Fall Research Expo 2023

A Machine Learning-Based Approach to Real-Time Anomaly Detection in pp Collisions at the LHC

View Poster

The Large Hadron Collider is a particle collider that accelerates and collides beams of protons together. While hundreds of millions of proton-proton collisions occur when two proton beams collide, the vast majority of collisions (referred to as background events) produce jets of low-energy hadrons. However, in some theories of new physics, vanishingly small amount of collisions (referred to as signal events) do produce anomalous phenomena. Detecting these signal events in real-time necessitates a model capable of filtering out most events, though ensuring that anomalous events are kept, while being simple enough to satisfy hardware limitations.

The efficacy of each model developed over the course of this project was determined by testing on 4 signal event datasets, each comprised of instances of a distinct signal event.

4 different models were ultimately tested: a supervised model, an autoencoder model, and two variable autoencoder models.

In the supervised model, the provided data was pre-labeled, with signal events labeled 1 and background events labeled 0, and binary cross-entropy was used as the loss function. A separate supervised model was created for each signal event considered.

An autoencoder is an unsupervised neural network that attempts to reconstruct a given input, and is trained solely on non-anomalous inputs. The loss function for an autoencoder consists solely of a reconstruction loss, though this was slightly modified for the autoencoder model used in this project.
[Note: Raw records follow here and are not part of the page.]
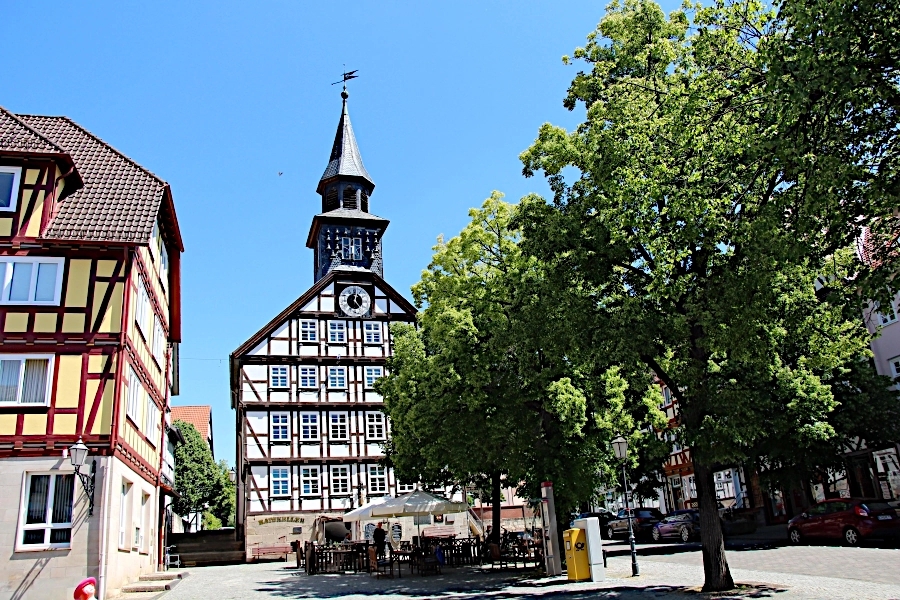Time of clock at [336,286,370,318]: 12:23
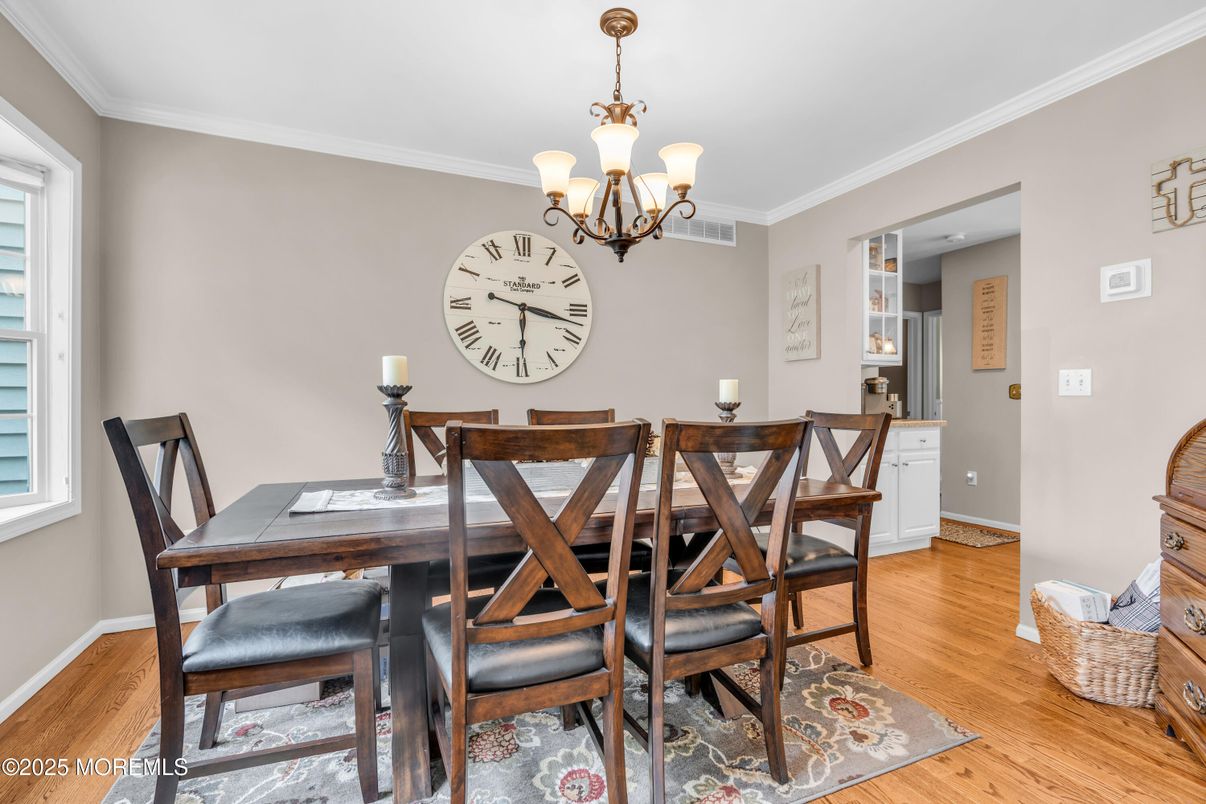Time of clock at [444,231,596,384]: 3:29
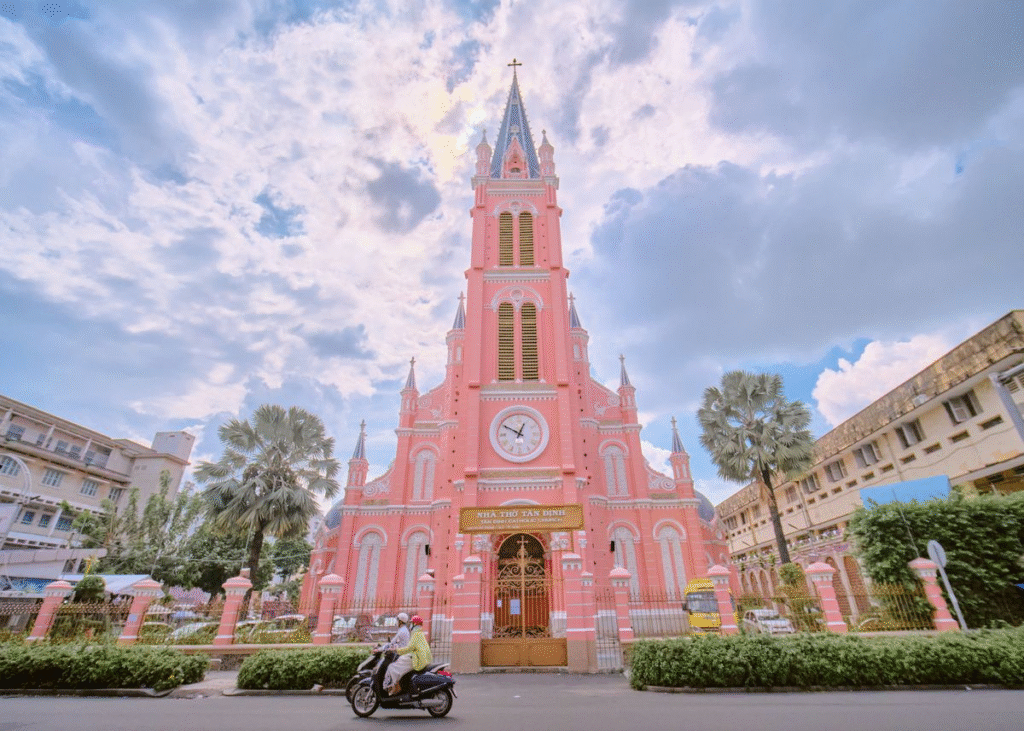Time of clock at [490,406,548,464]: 12:49
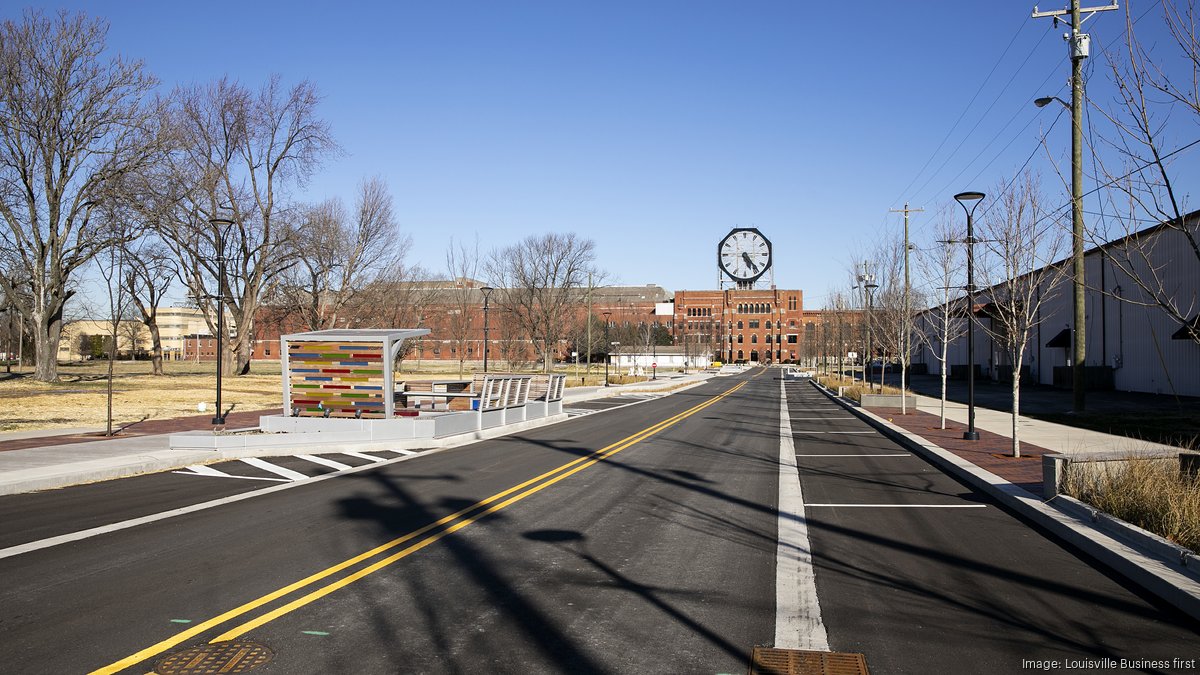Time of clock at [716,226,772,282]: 5:23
A variational autoencoder (VAE) is similar to an autoencoder, except for a modification that ensures that the latent space is a normalized distribution from which points are randomly sampled. The loss function for a VAE consists of a reconstruction loss and a latent space loss. Two different metrics were used for the reconstruction loss: mean squared error and earth mover’s distance, with one VAE model constructed using each as the reconstruction loss metric in the overall loss function. Since calculating the EMD is computationally expensive, a separate model was trained and utilized to estimate the EMD when training the EMD-based VAE model.

The relative utility of each model was quantified primarily by the resultant receiver operating characteristic (ROC) curves produced from the predictions of each model on datasets of each signal event, as well as the efficiency curves produced.

The goal of this project was to determine the model that would maximize the TPR at an FPR of 10^-4 (this restriction is due to the relative distributions of signal & background events), and thus the analysis of the ROC curves focused primarily on the TPR at this point.

The efficiency plots produced for each model were binned by the MET (missing energy in each event).

The supervised models appear to provide the best tradeoff between a high true positive rate and a flat efficiency curve, as expected. The autoencoder provides a better tradeoff than either variational autoencoder model, suggesting that it is better suited for this task.

Future directions for this project could include considering further autoencoder architectures and considering model efficiency with respect to alternate metrics (ex. total energy in each event).